La zona d’interesse, il film idea di Jonathan Glazer sull’Olocausto
Uno dei film più importanti dell’anno, La zona d’interesse arriva in sala il 22 febbraio. La grande opera di Jonathan Glazer, vincitrice del Grand Prix al Festival di Cannes 2023, è stata definita dal regista Alfonso Cuarón “Il film più importante del secolo”.
Come si può realizzare un film su un tema come la shoah, più e più volte trattato? Questa è una delle domande più difficili in cui si è imbattuto il regista di Under the skin. Il tema qui è andare a indagare le somiglianze che abbiamo con i colpevoli e il disagio che questa riflessione comporta. Non si tratta di un film che risulta un pezzo da museo a cui guardare con distanza, perché è una cosa che è successa ottant’anni fa e questa distanza ci fa sentire a nostro agio. L’impulso che ne deriva è quello di ricordare a noi stessi che siamo in grado di commettere ancora gli stessi orrori “e seguire, passo dopo passo, quella stessa abominevole strada”.

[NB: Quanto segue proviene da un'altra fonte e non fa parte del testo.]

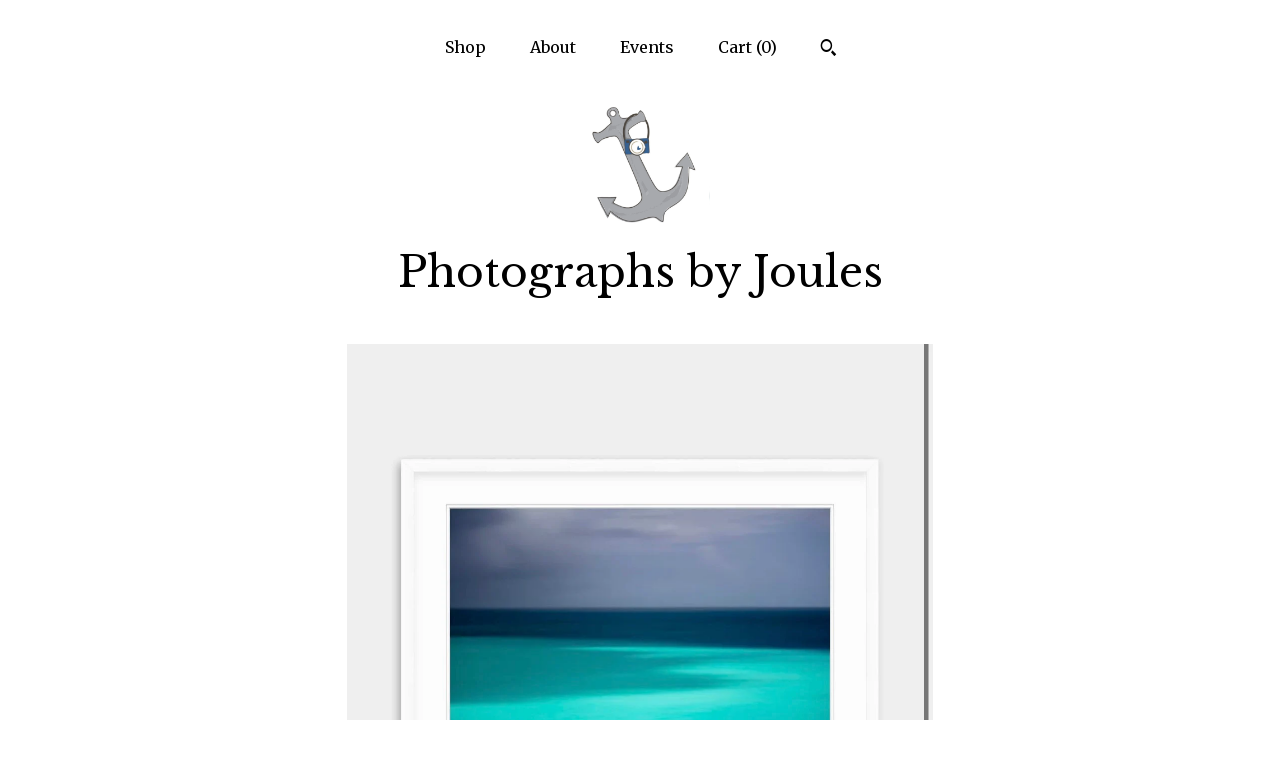

--- FILE ---
content_type: text/plain
request_url: https://www.google-analytics.com/j/collect?v=1&_v=j102&a=437834403&t=pageview&_s=1&dl=https%3A%2F%2Fwww.coastalart.com%2Flisting%2F1304256427%2Fframed-art-bermuda-abstract-sandys&ul=en-us%40posix&dt=Bermuda%20Ocean%20Art%3A%20Abstract%20Beach%20Photography%2C%20Framed%20Print&sr=1280x720&vp=1280x720&_u=YEBAAAABAAAAACAAo~&jid=559291568&gjid=574189619&cid=730757104.1769460148&tid=UA-51918145-2&_gid=1627305094.1769460148&_r=1&_slc=1&gtm=45He61m1n71TG543Pv71538743za200zd71538743&gcd=13l3l3l3l1l1&dma=0&tag_exp=103116026~103200004~104527907~104528500~104684208~104684211~105391253~115616986~115938465~115938469~116185181~116185182~116682875~116992598~117041588&z=1870303414
body_size: -451
content:
2,cG-NNBGGEBWC4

Un uomo e sua moglie tentano di costruire una vita perfetta in un luogo apparentemente da sogno: giornate fatte di gite in barca, il lavoro d’ufficio di lui, i tè con le amiche di lei e le scampagnate in bici con i figli. Ma l’uomo in questione è Rudolf Höss, comandante di Auschwitz, e la curata villetta con giardino della famiglia si trova esattamente di fianco al muro del campo. Glazer parla di morte attraverso la sottrazione. Il suo cinema diventa un’idea, un concetto che va elaborato. Perché La zona d’interesse ci mette qualche giorno a macinare nei nostri pensieri. Introdurre il film con lo schermo nero e le musiche graffianti in stile Kubrick mette subito le cose in chiaro. Spettatore, ti sto mettendo a disagio, sappilo. E non solo il nero, ma anche il rosso, sangue nazista, che a metà pellicola domina lo schermo.

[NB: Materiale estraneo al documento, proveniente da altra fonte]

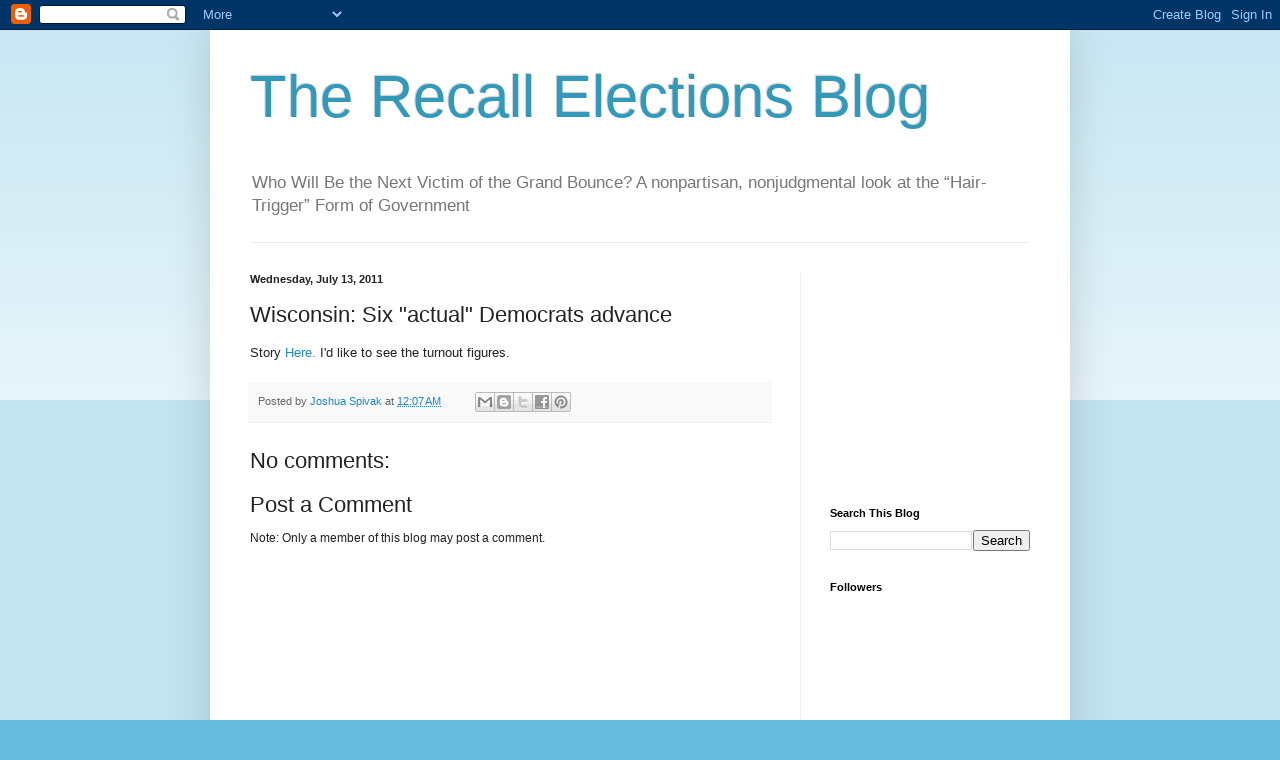

--- FILE ---
content_type: text/html; charset=utf-8
request_url: https://www.google.com/recaptcha/api2/aframe
body_size: 266
content:
<!DOCTYPE HTML><html><head><meta http-equiv="content-type" content="text/html; charset=UTF-8"></head><body><script nonce="qu2K4M3_gwntpj9B6w3Ocg">/** Anti-fraud and anti-abuse applications only. See google.com/recaptcha */ try{var clients={'sodar':'https://pagead2.googlesyndication.com/pagead/sodar?'};window.addEventListener("message",function(a){try{if(a.source===window.parent){var b=JSON.parse(a.data);var c=clients[b['id']];if(c){var d=document.createElement('img');d.src=c+b['params']+'&rc='+(localStorage.getItem("rc::a")?sessionStorage.getItem("rc::b"):"");window.document.body.appendChild(d);sessionStorage.setItem("rc::e",parseInt(sessionStorage.getItem("rc::e")||0)+1);localStorage.setItem("rc::h",'1768940723460');}}}catch(b){}});window.parent.postMessage("_grecaptcha_ready", "*");}catch(b){}</script></body></html>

La vita del comandante Höss e sua moglie Hedwig prosegue serena, felice. Fanno picnic al fiume con i figli. Hanno amici e parenti in visita, festeggiano il compleanno di Rudolf con una festa in piscina. Tutto procede in questa casa con giardino. Una lunga tenuta separata da un muro che trasuda morte. Grigio, alto che termina con il filo spinato. Al di là di quel muro il regista non ci porta mai. Per questo si parla di sottrazione. Noi sentiamo urla, spesso di bambini, spari, vediamo la ciminiera dei forni continuamente attiva emettere fumo nero. Sappiamo tutto, ma non vediamo mai cosa succede dentro al Campo di concentramento.

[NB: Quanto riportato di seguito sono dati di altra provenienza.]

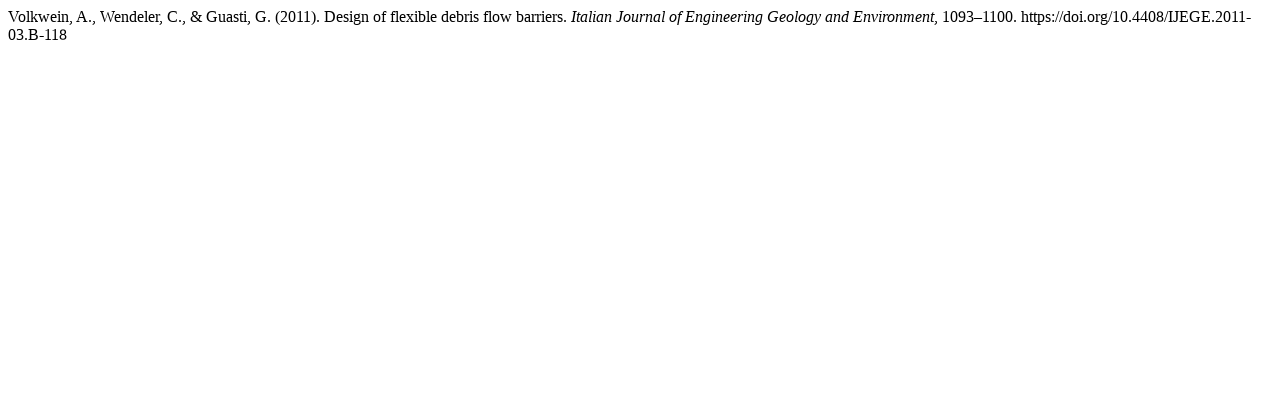

--- FILE ---
content_type: text/html; charset=UTF-8
request_url: https://rosa.uniroma1.it/rosa02/engineering_geology_environment/citationstylelanguage/get/apa?submissionId=1385&publicationId=1346
body_size: 243
content:
<div class="csl-bib-body">
  <div class="csl-entry">Volkwein, A., Wendeler, C., &#38; Guasti, G. (2011). Design of flexible debris flow barriers. <i>Italian Journal of Engineering Geology and Environment</i>, 1093–1100. https://doi.org/10.4408/IJEGE.2011-03.B-118</div>
</div>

Questa è la scelta di Glazer: farci percepire uno degli orrori più terrificanti della storia dell’uomo senza mostrarcelo. Perché alla fine, nessuno di noi ha visto veramente il dolore oltre quel muro. La zona d’interesse è una continua evoluzione. In questo caso non siamo nel mondo reale, ma su un set cinematografico. Reale sotto tutti gli aspetti: una vera casa, con un vero giardino, un vero muro, tutto quello che si vede nel film. “Dato che io avevo bisogno di credere che fosse reale, avevo bisogno di presentare tutti questi elementi come reali prima di tutto a me stesso”. Le parole di Jonathan Glazer alla Festa del Cinema di Roma.
La banalità del male
Guardando a questo film non si può non pensare all’espressione di Hannah Arendt sulla banalità del male. Negli anni, molti registi si sono approcciati a questo concetto, ma il modo in cui lo manifesta Glazer è impressionante sopra ogni cosa. Il regista sperimenta ed è molto audace. Come già anticipato rende lo schermo monocromatico con le composizioni di Mica Levi che urlano. Gira scene notturne in una spettrale visione in bianco e nero, e infine, in una sequenza straordinaria, fa un salto in avanti nel futuro (oggi) per mostrare un tipo di quotidianità che ti spezza in due. Un semplice gesto del vissuto che in quel contesto è totalmente alienante.
Jonathan Glazer non ha mezze misure e ci mostra subito il suo punto di vista. Forse la storia in sé non è così avvincente, ma è proprio il fatto di narrare di persone apparentemente sane di mente che fa spavento. La storia ci dice che i nazisti erano tutti pazzi. Ma in questo caso non sembra proprio. La quotidianità della vita di questi assassini di massa è più che consapevole. Il modo in cui Hedwig e le donne di casa discutono sui vestiti trovati sui cadaveri, o la presentazione di progetti dei forni. Due scene che non menzionano mai le parole “campo”, “ebrei”,”cadaveri”. Sottrazione di parole che non servono per farci capire la pazzia e la crudeltà di quello che stiamo vedendo.
La ripugnante indifferenza dei personaggi rappresentati è la vera novità de La zona d’interesse.